İşte bazı örnekler...
- Mesele sadece olimpiyat hazırlıklarının değil adaylık sürecinin de oldukça pahalı olması. Olimpiyat oyunu için ortaya çıkanlar adaylık sürecinde bile milyonlarca dolar harcıyor. Mesela Tokyo 2016 için 150 milyon dolar harcadı ama ev sahipliği hakkını kazanamadı. Toronto ise iki defa direkten dönmüş. 1960 için heveslenmiş ancak sonra vazgeçmiş. 2024 için tekrar aday olmayı düşünmüş ama bu iş için 60 milyon dolar ona fazla gelmiş.
- Diğer bir ilginç örnek ise Denver. 1972 yılında Denver kış olimpiyatları için seçildi ama yapılan referandumda halk ev sahipliğini kabul etmedi. Bence doğru bir karar çünkü komşu ülke Kanada’da Montreal’in ekonomisi ev sahipliği yaptığı olimpiyatın yükünü yıllarca üzerinden atamadı. Montreal halkı 30 yıl boyunca olimpiyat borcunu ödemeye devam etti. Olimpiyat kararları için referandum doğru bir yöntem olabilir.

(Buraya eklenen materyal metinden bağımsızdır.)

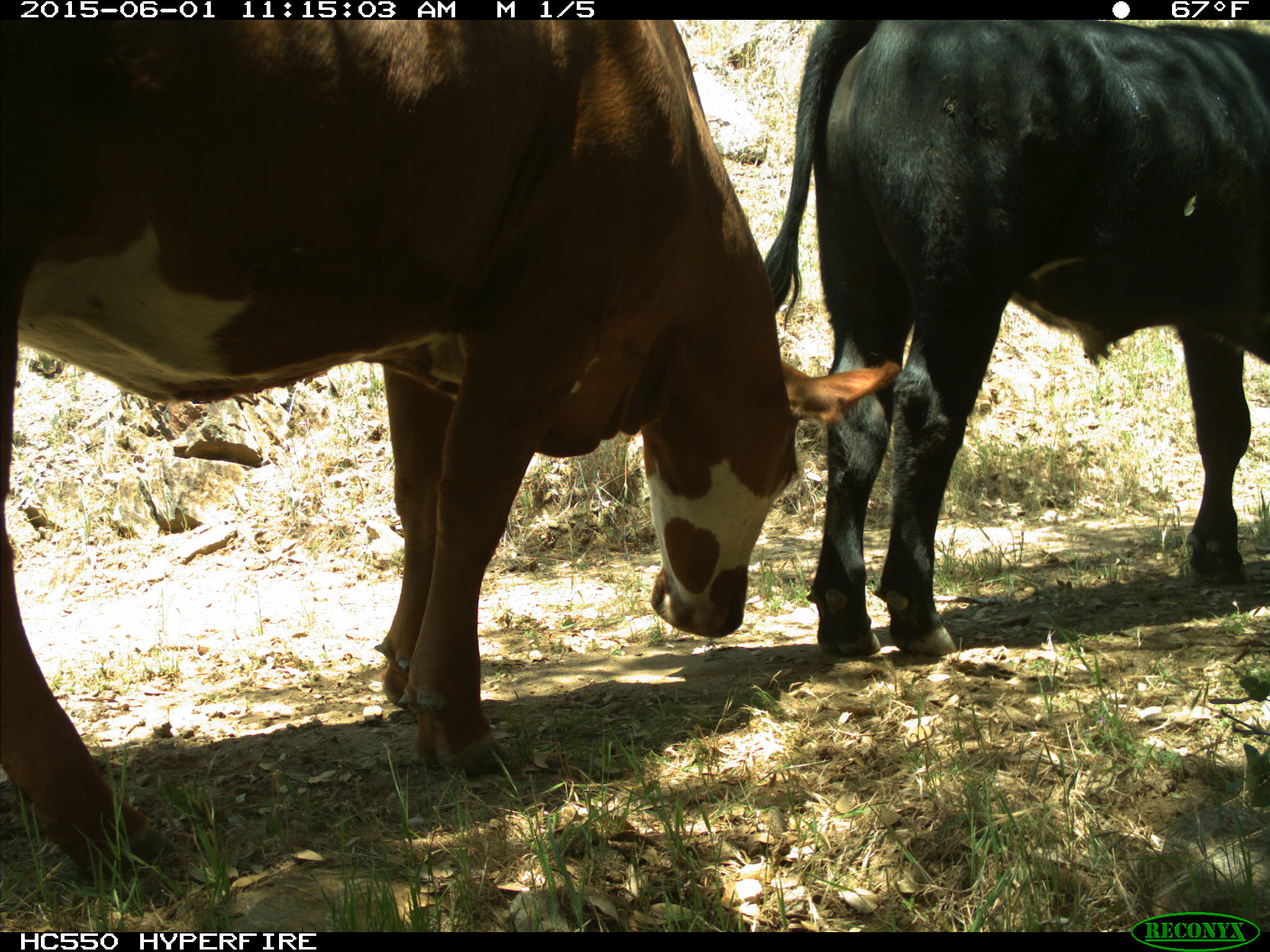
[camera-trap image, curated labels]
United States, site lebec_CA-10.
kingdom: Animalia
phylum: Chordata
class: Mammalia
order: Artiodactyla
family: Bovidae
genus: Bos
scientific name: Bos taurus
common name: domestic cow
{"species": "Bos taurus (domestic cow)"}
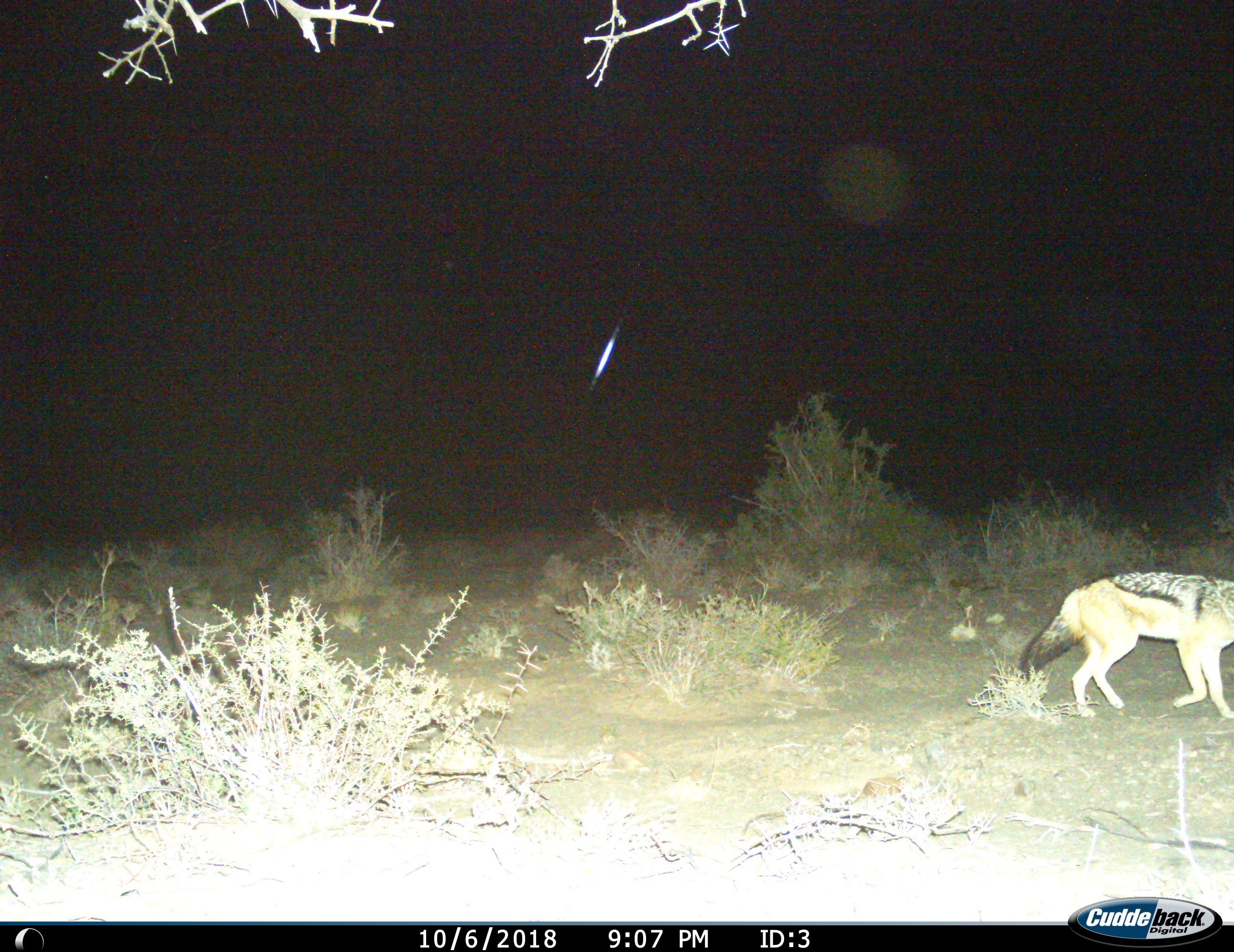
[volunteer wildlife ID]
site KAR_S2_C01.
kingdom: Animalia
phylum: Chordata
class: Mammalia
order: Carnivora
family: Canidae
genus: Lupulella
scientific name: Lupulella mesomelas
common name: black-backed jackal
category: jackalblackbacked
Jackalblackbacked (black-backed jackal) (Lupulella mesomelas), count 1. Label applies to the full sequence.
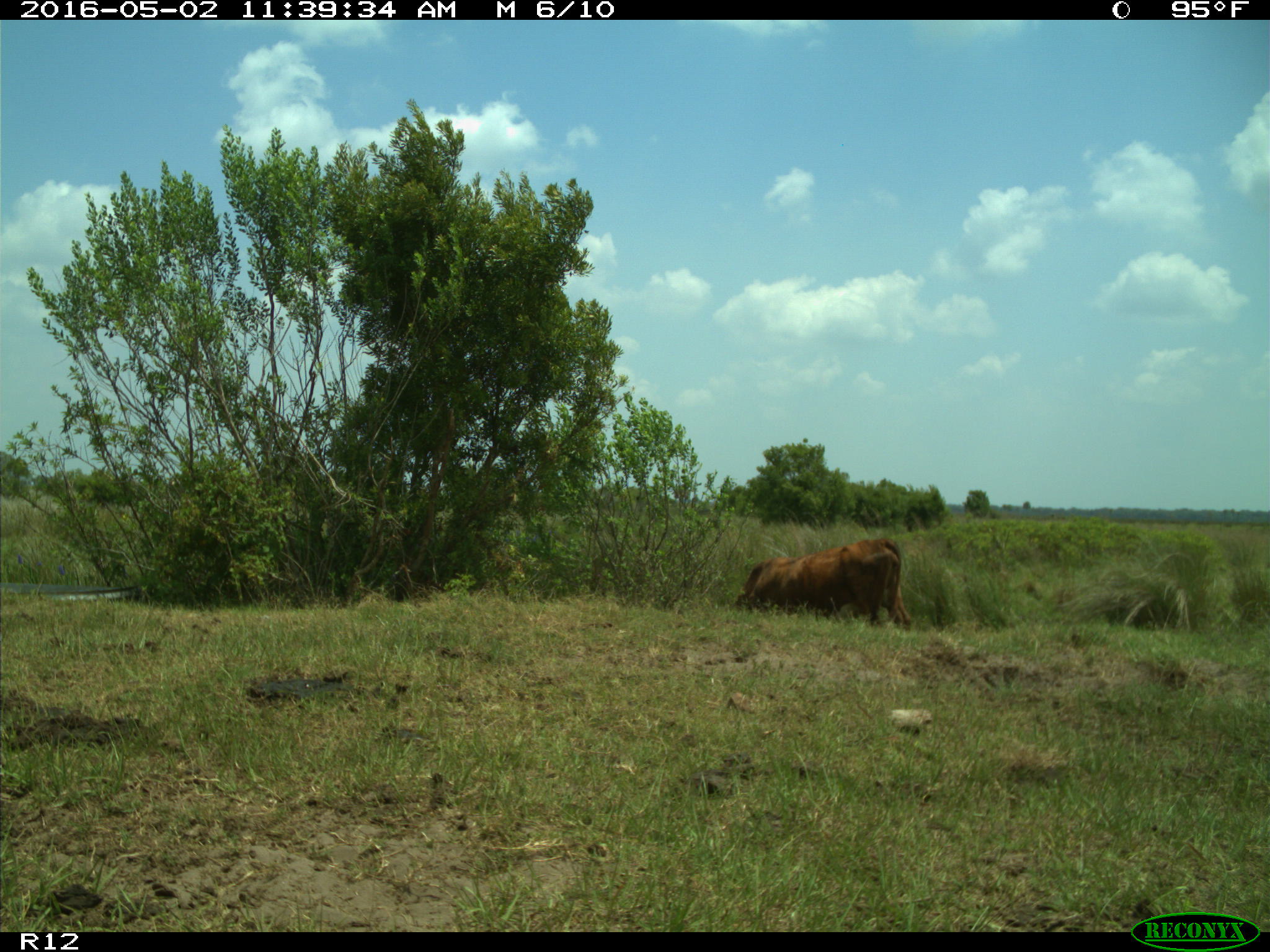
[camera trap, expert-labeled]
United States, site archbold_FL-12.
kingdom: Animalia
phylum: Chordata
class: Mammalia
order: Artiodactyla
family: Bovidae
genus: Bos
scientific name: Bos taurus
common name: domestic cow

- Bir de işin kriminal boyutu var. Geçmişteki bazı olimpiyat aday belirleme süreçlerine bulaşan yolsuzluklar, seçilebilmek için dağıtan rüşvetler işin kirli yüzü. Parayı basanın olimpiyat oyununu aldığı bir durumda adaylık için çırpınan ülkeler boş yere emek, kaynak ve para harcadıkları ile kalıyorlar.

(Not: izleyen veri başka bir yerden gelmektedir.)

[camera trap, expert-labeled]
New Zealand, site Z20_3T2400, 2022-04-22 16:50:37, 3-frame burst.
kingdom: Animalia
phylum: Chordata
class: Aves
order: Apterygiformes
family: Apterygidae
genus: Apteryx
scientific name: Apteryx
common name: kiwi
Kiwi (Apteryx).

- İstanbul yıllardır olimpiyatlara ev sahipliği yapmak için uğraşıyor. Bu uğurda çok kişinin çok değerli emekleri geçti, hâlâ da geçiyor. Bu emeklere saygı duyuyorum ve çabaları alkışlıyorum. Eminim gereken titizliği gösteriyorlardır. Çok dikkatli olunması ve çok ince hesapların ayakları yere basan bir şekilde yapılması gerekiyor. Yazının başında da dediğim gibi olimpiyatlara ev sahipliği yapmak büyük onur ama şehri yıllar boyu sürecek bir yükün altına da sokabilir. Bu nedenle sürecin her aşamasında iyi hesap ve pazarlık yapılması gerekir. İşin finansman boyutu gerçekçi ve dengeli olmalı, IOC desteği maksimum sağlanmalı ve işin özünde kamu yararına hizmet edecek sürdürülebilir yatırımlar yer almalıdır. Olimpiyat oyununu düzenlemek İstanbul için yönetilebilir bir yük olmalıdır.